I have a terribly ordinary confession: I struggle with balancing all the priorities in my life competing for share of my time and attention. This is the universal challenge transcending culture, economic status, and time. The poor man has to sacrifice time and experiences with his family to put food on the table. The rich man has to sacrifice the very same to maintain his extravagant success. We all end up pinching pennies and giving up time with the ones we love in one way or another.
The worst part? It is inherent to the human condition that this struggle follows us wherever we go and however old we grow. We are cursed to feel like we’ve met our limits during the gradual ascent to adulthood, every transient friendship and misguided goal pecking away at our hearts and welcoming self-doubt. I remember when finishing classwork and going out with friends was a challenge to balance. That was before.
Then there’s after: young adulthood in a new city where I don’t know anyone, a chain of jobs in a soul-sucking career, a relationship I want to nurture and not burn down as I burn out. More bills than ever, more expensive groceries than ever. They just keep going up, too. Meanwhile, there are no raises or promotions on the horizon at work. We’re just expected to keep slogging along with a growing mountain of expenses and a smile plastered on our faces. We should be grateful to be exploited as our productivity continues rising exponentially while wages stagnate. As costs rise, our real wages are actually going down. No one told me about this part before.
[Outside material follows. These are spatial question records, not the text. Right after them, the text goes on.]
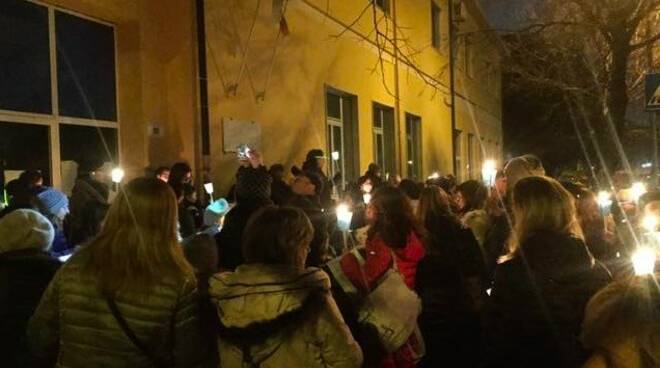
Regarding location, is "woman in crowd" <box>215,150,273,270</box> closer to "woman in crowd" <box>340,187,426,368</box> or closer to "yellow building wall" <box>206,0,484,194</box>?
"woman in crowd" <box>340,187,426,368</box>

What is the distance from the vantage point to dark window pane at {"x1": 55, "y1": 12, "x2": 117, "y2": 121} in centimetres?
773

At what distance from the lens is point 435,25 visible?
23.8 meters

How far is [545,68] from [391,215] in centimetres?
1573

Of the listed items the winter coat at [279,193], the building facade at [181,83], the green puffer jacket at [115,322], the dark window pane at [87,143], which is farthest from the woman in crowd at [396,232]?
the dark window pane at [87,143]

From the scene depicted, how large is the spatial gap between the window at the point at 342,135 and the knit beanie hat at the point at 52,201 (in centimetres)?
815

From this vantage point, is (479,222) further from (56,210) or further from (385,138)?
(385,138)

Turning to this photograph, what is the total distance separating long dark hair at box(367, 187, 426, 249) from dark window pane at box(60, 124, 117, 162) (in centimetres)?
477

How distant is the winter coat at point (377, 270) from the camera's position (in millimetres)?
3430

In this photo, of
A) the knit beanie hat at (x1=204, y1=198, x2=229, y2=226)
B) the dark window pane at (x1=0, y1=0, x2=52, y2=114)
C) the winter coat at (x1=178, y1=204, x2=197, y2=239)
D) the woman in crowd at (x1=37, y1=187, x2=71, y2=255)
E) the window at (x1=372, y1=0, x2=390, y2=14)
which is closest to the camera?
the woman in crowd at (x1=37, y1=187, x2=71, y2=255)

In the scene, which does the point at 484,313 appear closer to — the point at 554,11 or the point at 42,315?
the point at 42,315

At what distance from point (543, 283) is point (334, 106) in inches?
442

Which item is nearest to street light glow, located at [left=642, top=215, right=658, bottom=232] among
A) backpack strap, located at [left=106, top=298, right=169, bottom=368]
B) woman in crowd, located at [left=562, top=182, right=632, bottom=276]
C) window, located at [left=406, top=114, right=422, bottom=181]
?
woman in crowd, located at [left=562, top=182, right=632, bottom=276]

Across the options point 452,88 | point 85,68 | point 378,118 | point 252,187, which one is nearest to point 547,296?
point 252,187

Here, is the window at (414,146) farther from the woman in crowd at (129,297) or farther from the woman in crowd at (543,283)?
the woman in crowd at (129,297)
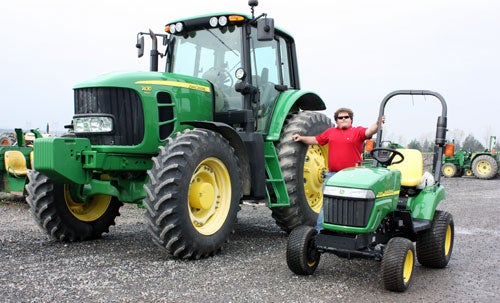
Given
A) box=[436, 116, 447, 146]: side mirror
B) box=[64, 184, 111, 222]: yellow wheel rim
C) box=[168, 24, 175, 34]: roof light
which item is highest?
box=[168, 24, 175, 34]: roof light

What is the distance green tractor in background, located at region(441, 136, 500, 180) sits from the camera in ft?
71.5

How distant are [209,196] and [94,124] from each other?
150cm

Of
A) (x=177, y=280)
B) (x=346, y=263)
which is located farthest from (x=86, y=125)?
(x=346, y=263)

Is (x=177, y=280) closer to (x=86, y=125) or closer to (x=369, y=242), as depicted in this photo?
(x=369, y=242)

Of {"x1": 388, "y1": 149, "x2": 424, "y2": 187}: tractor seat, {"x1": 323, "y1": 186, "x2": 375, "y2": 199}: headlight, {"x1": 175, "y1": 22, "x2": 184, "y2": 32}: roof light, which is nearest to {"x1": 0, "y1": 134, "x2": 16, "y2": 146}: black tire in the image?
{"x1": 175, "y1": 22, "x2": 184, "y2": 32}: roof light

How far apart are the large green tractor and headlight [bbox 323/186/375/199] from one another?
142cm

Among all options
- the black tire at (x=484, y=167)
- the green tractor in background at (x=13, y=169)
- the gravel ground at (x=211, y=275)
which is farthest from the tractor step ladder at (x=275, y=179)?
the black tire at (x=484, y=167)

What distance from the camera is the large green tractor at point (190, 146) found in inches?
202

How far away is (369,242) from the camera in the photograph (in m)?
4.55

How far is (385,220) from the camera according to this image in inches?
192

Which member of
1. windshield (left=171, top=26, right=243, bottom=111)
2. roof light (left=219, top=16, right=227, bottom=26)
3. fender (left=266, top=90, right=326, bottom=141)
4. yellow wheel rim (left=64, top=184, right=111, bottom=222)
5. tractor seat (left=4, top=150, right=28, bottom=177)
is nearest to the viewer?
yellow wheel rim (left=64, top=184, right=111, bottom=222)

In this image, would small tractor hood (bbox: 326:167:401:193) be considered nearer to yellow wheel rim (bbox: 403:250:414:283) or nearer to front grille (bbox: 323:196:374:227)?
front grille (bbox: 323:196:374:227)

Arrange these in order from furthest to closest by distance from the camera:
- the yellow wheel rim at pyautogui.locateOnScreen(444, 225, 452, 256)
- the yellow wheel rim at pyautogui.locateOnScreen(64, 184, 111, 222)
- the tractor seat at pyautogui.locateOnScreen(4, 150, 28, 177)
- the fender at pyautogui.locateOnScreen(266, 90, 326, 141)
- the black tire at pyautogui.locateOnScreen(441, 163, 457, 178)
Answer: the black tire at pyautogui.locateOnScreen(441, 163, 457, 178), the tractor seat at pyautogui.locateOnScreen(4, 150, 28, 177), the fender at pyautogui.locateOnScreen(266, 90, 326, 141), the yellow wheel rim at pyautogui.locateOnScreen(64, 184, 111, 222), the yellow wheel rim at pyautogui.locateOnScreen(444, 225, 452, 256)

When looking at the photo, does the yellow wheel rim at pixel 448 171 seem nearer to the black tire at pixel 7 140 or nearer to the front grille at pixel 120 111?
the black tire at pixel 7 140
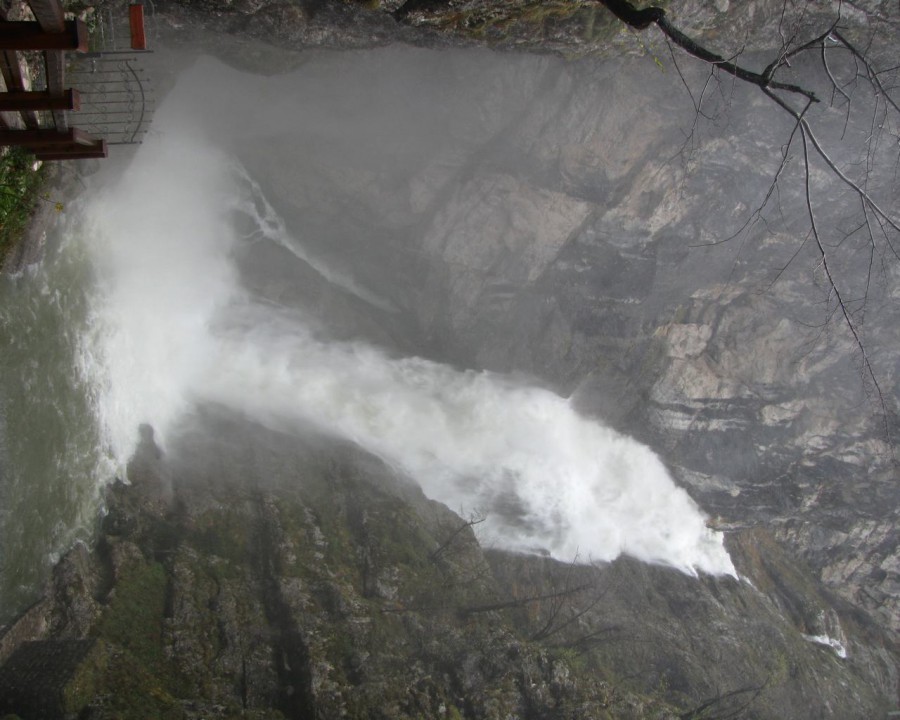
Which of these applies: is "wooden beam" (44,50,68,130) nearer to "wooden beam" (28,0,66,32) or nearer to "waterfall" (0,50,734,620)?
"wooden beam" (28,0,66,32)

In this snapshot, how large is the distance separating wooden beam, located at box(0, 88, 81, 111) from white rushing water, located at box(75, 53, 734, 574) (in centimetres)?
813

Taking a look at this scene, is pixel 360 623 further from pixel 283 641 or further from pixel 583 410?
pixel 583 410

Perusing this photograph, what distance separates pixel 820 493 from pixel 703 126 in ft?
36.4

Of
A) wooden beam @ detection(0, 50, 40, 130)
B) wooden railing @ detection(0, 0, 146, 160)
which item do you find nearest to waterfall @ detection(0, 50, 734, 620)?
wooden railing @ detection(0, 0, 146, 160)

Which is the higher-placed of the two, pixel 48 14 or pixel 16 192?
pixel 48 14

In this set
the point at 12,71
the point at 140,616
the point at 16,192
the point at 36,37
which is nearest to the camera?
the point at 36,37

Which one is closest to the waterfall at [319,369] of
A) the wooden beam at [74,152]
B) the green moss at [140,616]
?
the green moss at [140,616]

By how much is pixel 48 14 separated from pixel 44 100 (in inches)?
52.7

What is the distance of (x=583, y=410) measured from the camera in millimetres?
18641

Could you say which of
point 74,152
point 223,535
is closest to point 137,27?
point 74,152

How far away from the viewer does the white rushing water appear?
48.2ft

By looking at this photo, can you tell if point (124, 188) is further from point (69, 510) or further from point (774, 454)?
point (774, 454)

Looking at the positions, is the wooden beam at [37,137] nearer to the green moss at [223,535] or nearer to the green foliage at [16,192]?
the green foliage at [16,192]

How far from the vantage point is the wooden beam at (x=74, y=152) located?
6781mm
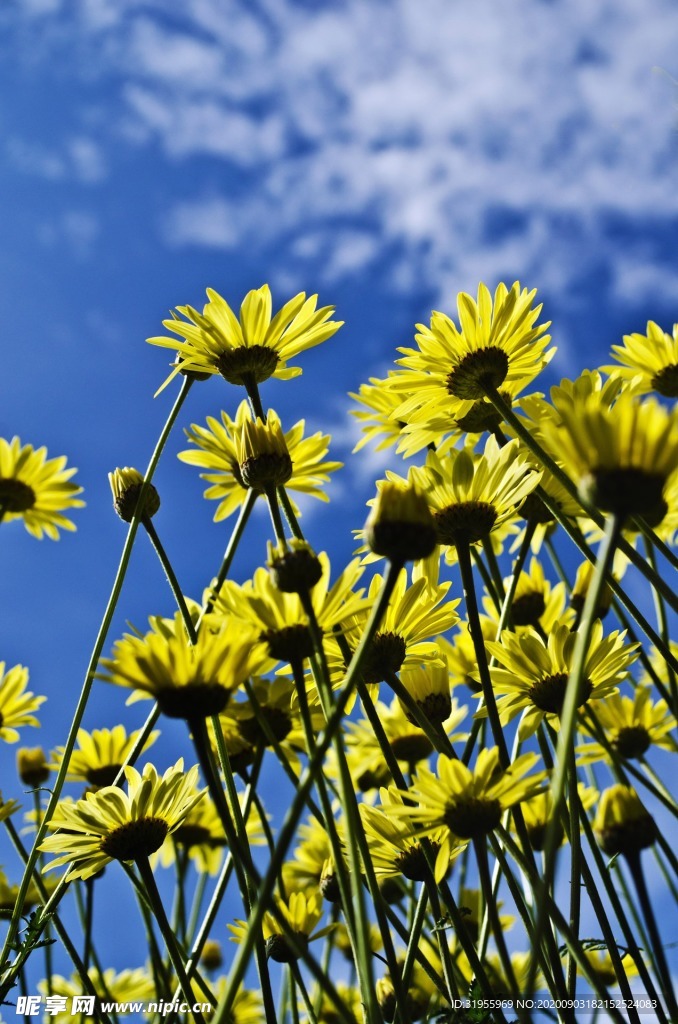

Before, I was a chronic people-pleaser who was worried about holding onto bad friends. I allowed the worst people I’ve met to get close to me because it wasn’t until after that I learned I was allowed to say no to people in my life. I stopped letting life happen to me. Now, I live like a hermit with my long-term partner. I don’t have to worry about bad friends getting close to me just to try to burn my life down anymore. I don’t have to worry about any friends anymore, really. It’s a lonely but safe existence.
Instead, I throw myself into my work. I focus on climbing the ladder and trying to catapult myself toward success and financial stability. It’s a different thing to balance. I’m still learning how not to be a people-pleaser and how to set boundaries at work, but when work takes over your life, it does so differently than a bad friend. Workaholism is its own bad influence that reinforces itself by tying itself to your livelihood in every way. If you underperform, you can lose your home, healthcare, and everything you own in life. If you force yourself to overachieve, then you trick yourself into believing you’ll never be the one on the chopping block.
My priorities shift over the years. I imagine they’ll continue to shift as long as I keep growing old. I intend to keep one thing the same by keeping my partner at the very top of my list. No matter what changes in life occur below, we’ll get through it all by continuing to put each other first.